• **ACTION ITEM**
Take the whole listing and reproduce it exactly, pictures excepted.

• **INPUT**
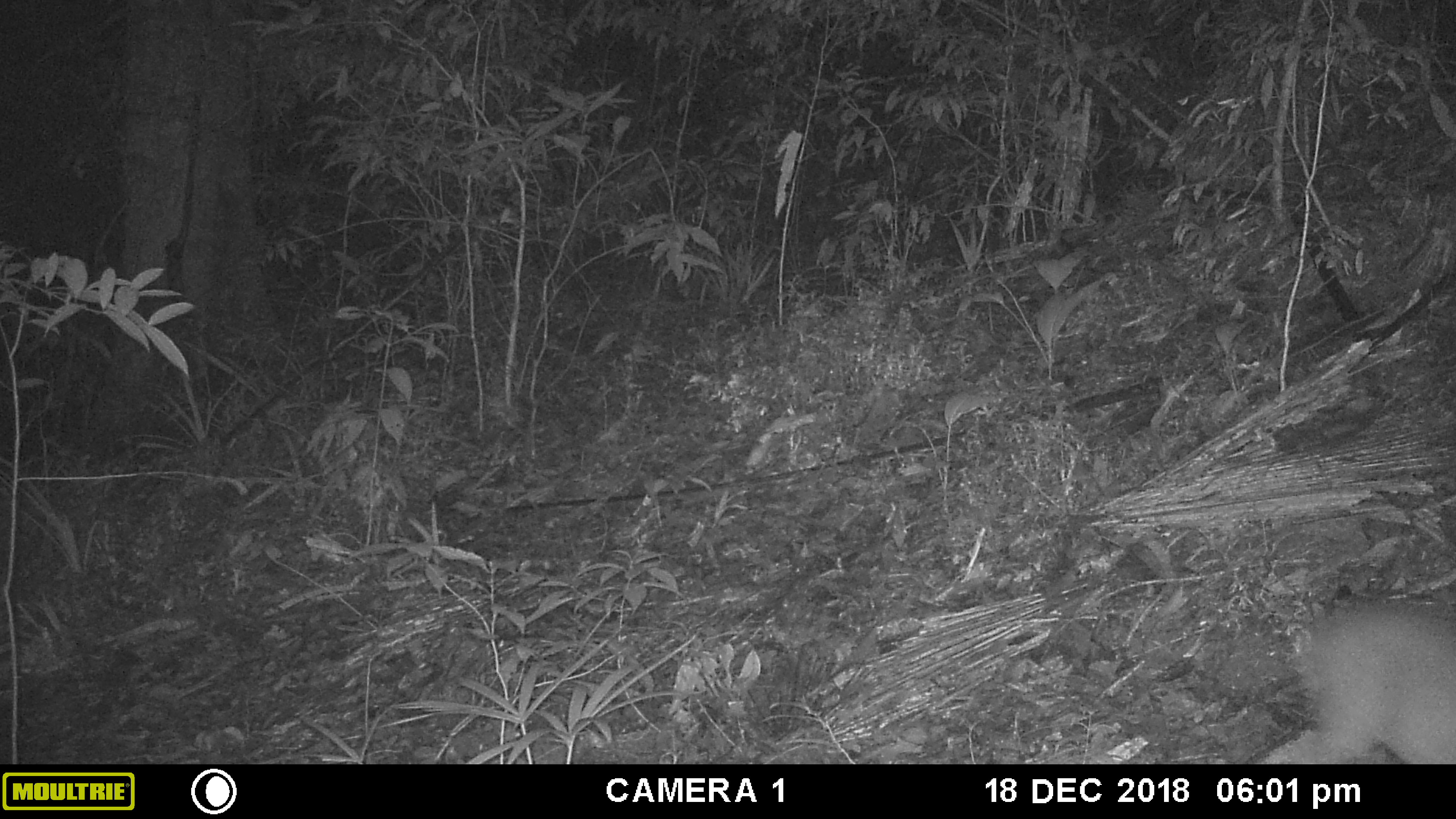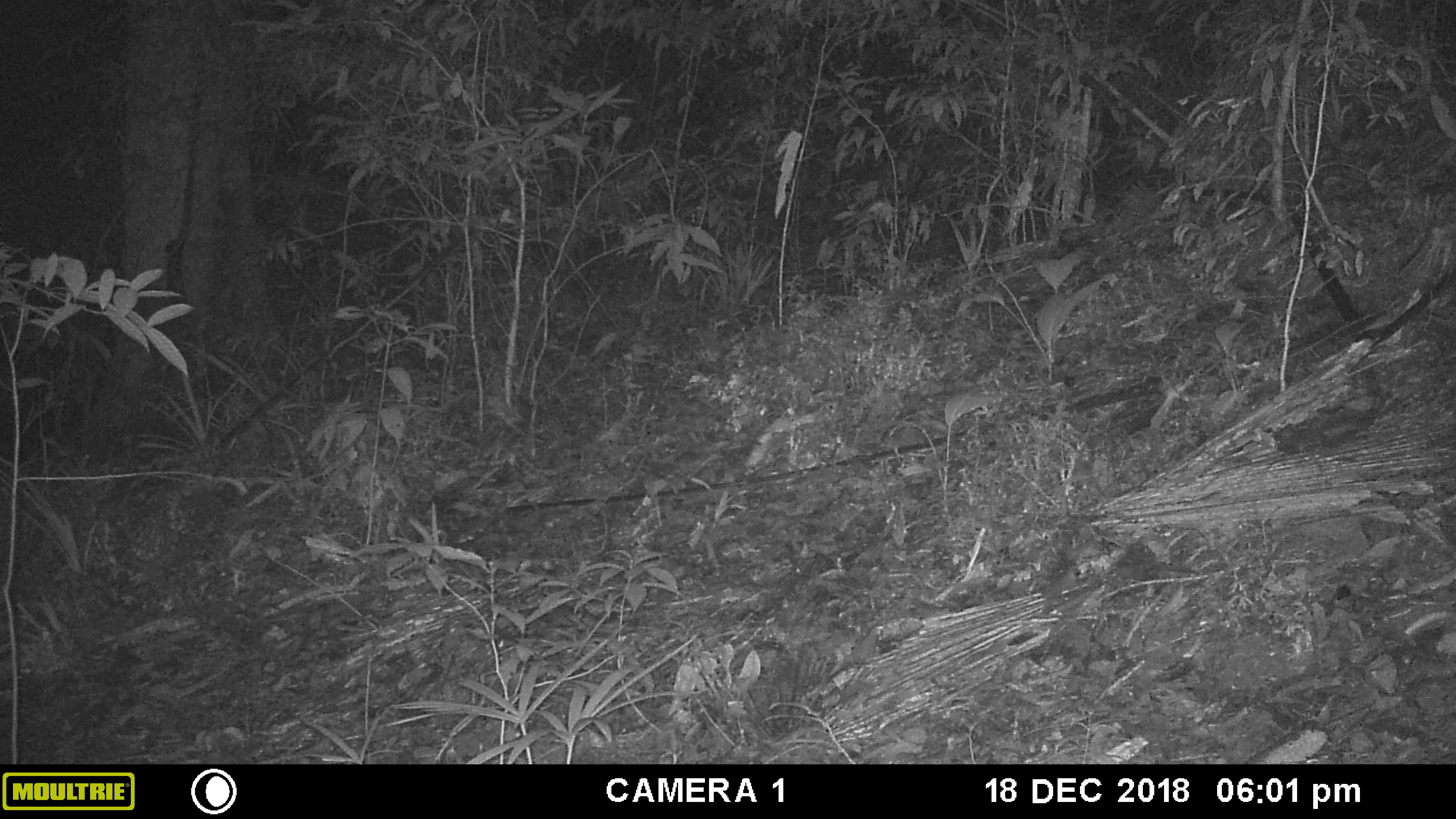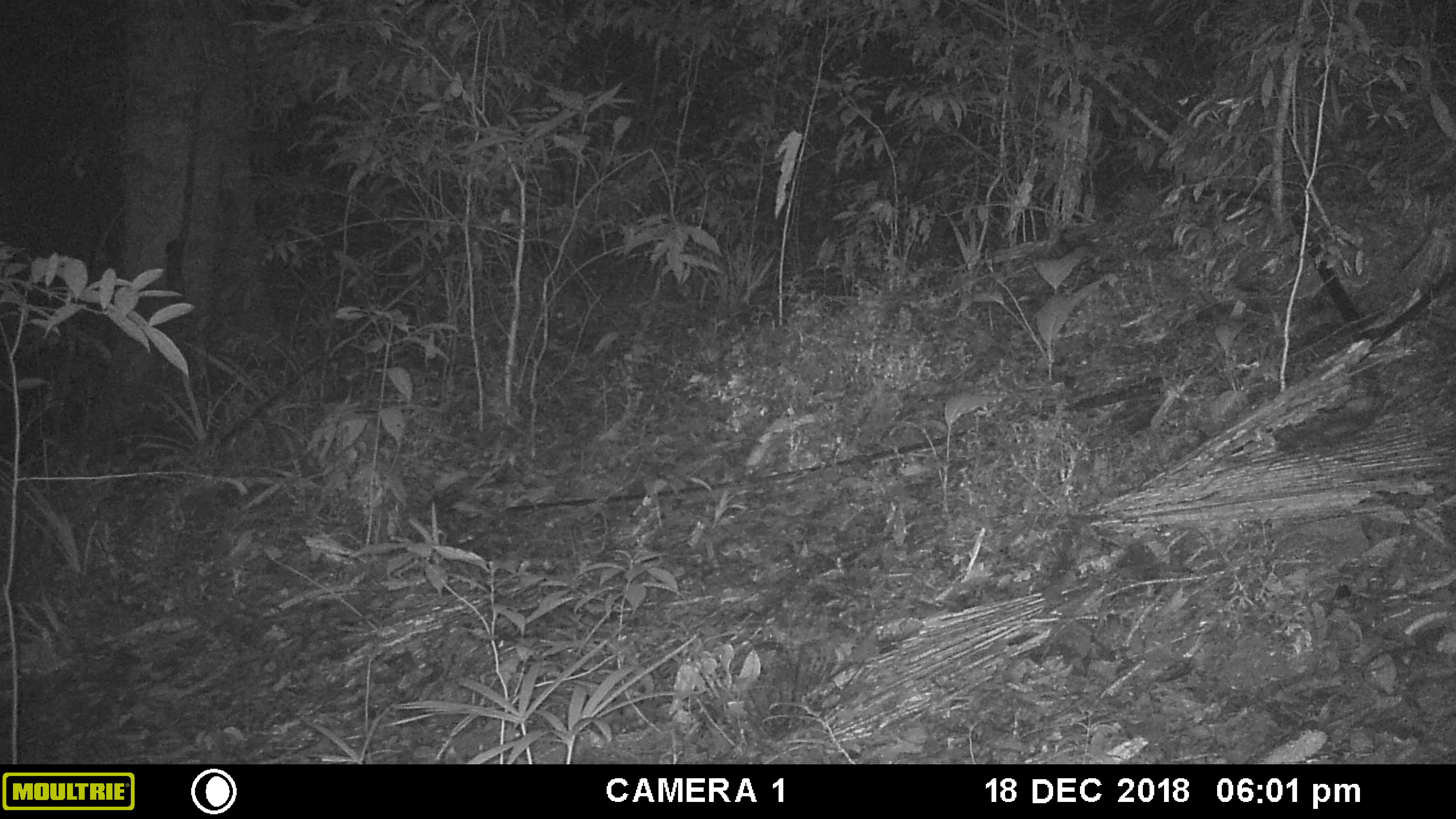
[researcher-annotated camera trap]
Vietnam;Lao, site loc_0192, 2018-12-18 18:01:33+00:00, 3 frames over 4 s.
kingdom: Animalia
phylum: Chordata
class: Mammalia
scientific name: Laurasiatheria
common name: ungulate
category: unidentified ungulates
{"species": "unidentified ungulates (ungulate) (Laurasiatheria)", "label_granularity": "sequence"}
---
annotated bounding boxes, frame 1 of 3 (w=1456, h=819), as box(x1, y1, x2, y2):
unidentified ungulates: box(1260, 592, 1455, 764)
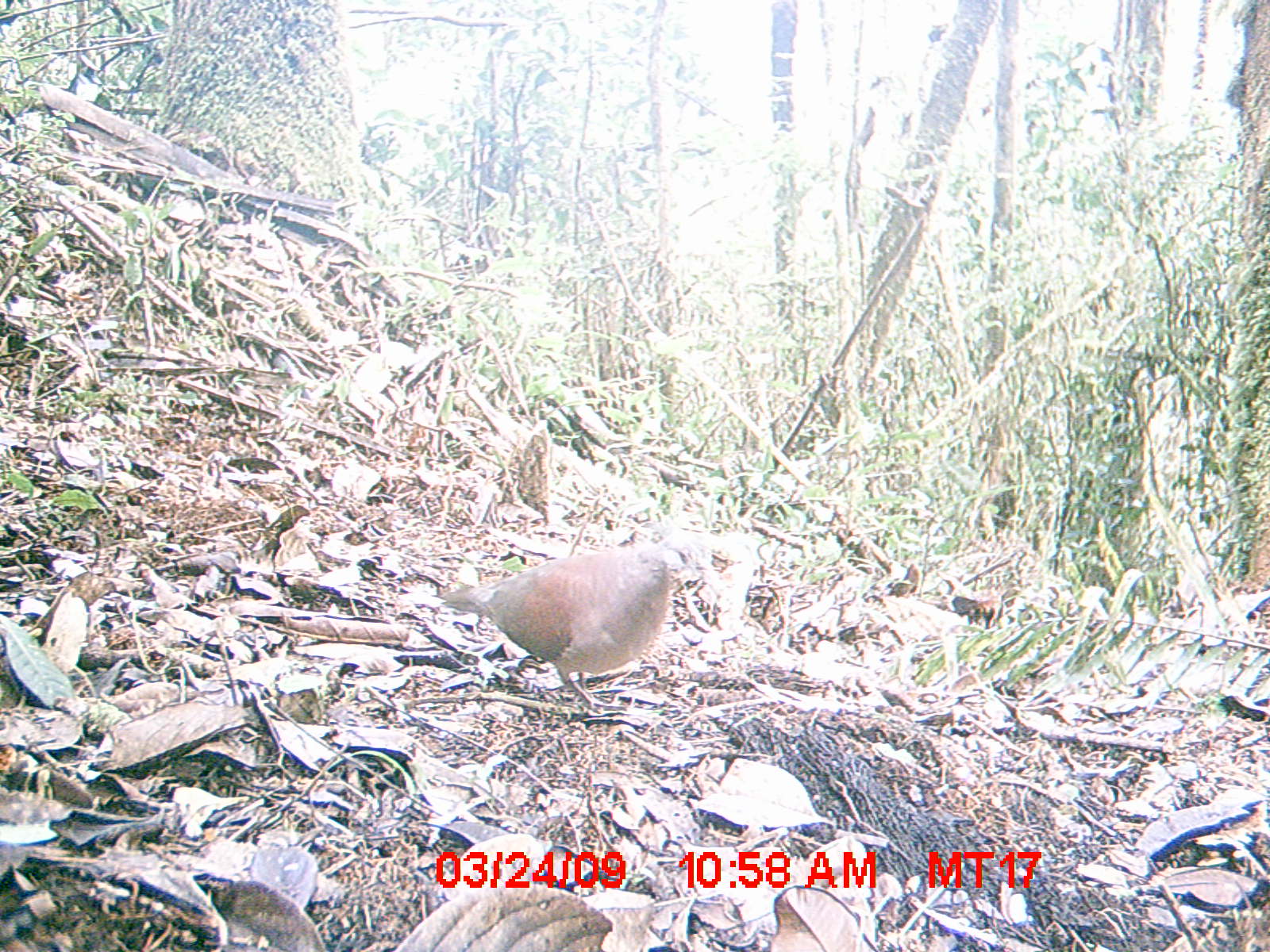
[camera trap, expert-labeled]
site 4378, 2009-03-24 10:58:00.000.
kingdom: Animalia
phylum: Chordata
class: Aves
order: Columbiformes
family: Columbidae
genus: Streptopelia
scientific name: Streptopelia picturata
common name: madagascar turtle-dove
Streptopelia picturata (madagascar turtle-dove), count 1.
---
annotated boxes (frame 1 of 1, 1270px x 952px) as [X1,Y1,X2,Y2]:
streptopelia picturata: [445,527,728,721]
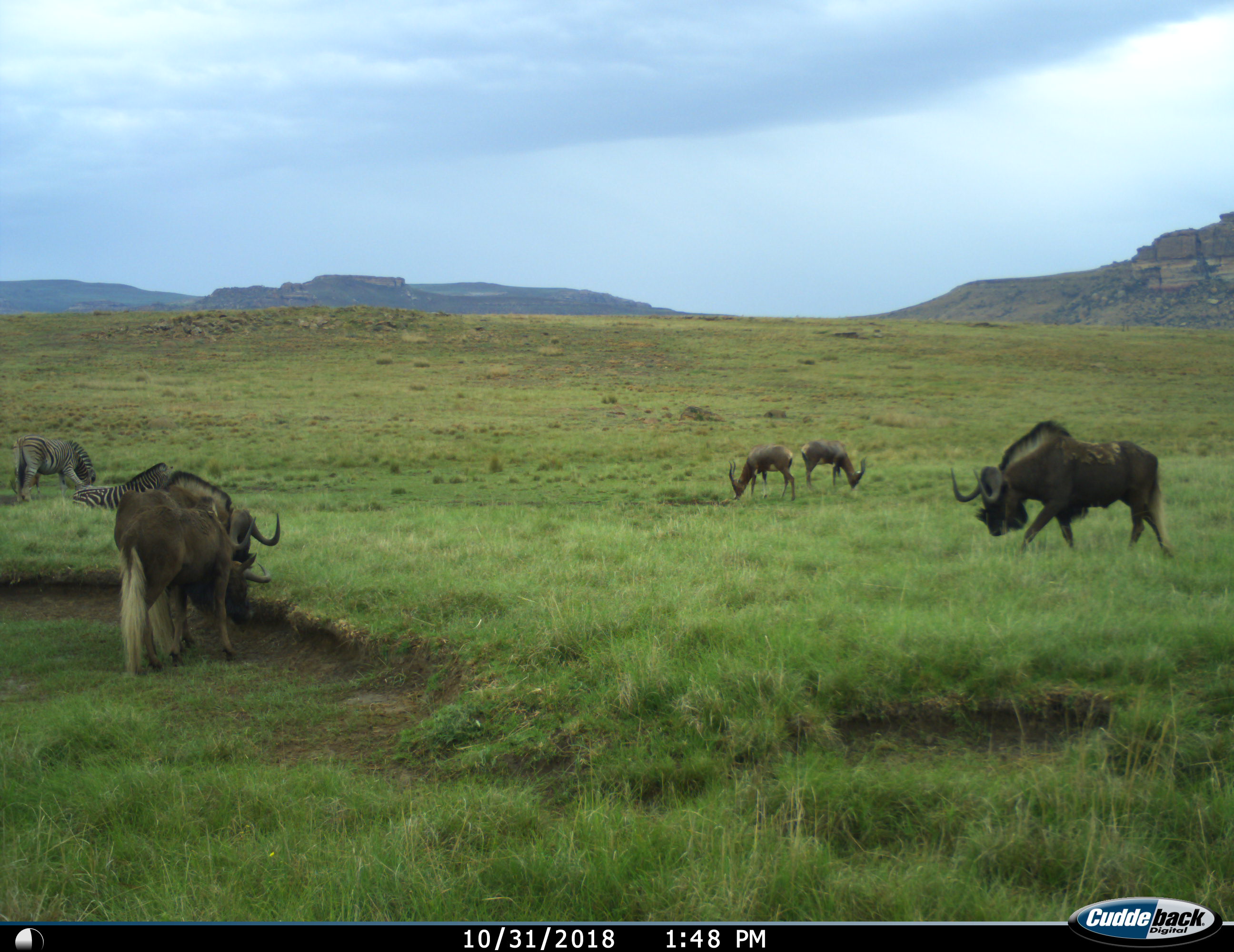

• **SOLUTION**
[researcher-annotated camera trap]
Vietnam;Lao, site loc_0192, 2018-12-18 18:01:33+00:00, 3 frames over 4 s.
kingdom: Animalia
phylum: Chordata
class: Mammalia
scientific name: Laurasiatheria
common name: ungulate
category: unidentified ungulates
{"species": "unidentified ungulates (ungulate) (Laurasiatheria)", "label_granularity": "sequence"}
---
annotated bounding boxes, frame 1 of 3 (w=1456, h=819), as box(x1, y1, x2, y2):
unidentified ungulates: box(1260, 592, 1455, 764)
[camera trap, expert-labeled]
site 4378, 2009-03-24 10:58:00.000.
kingdom: Animalia
phylum: Chordata
class: Aves
order: Columbiformes
family: Columbidae
genus: Streptopelia
scientific name: Streptopelia picturata
common name: madagascar turtle-dove
Streptopelia picturata (madagascar turtle-dove), count 1.
---
annotated boxes (frame 1 of 1, 1270px x 952px) as [X1,Y1,X2,Y2]:
streptopelia picturata: [445,527,728,721]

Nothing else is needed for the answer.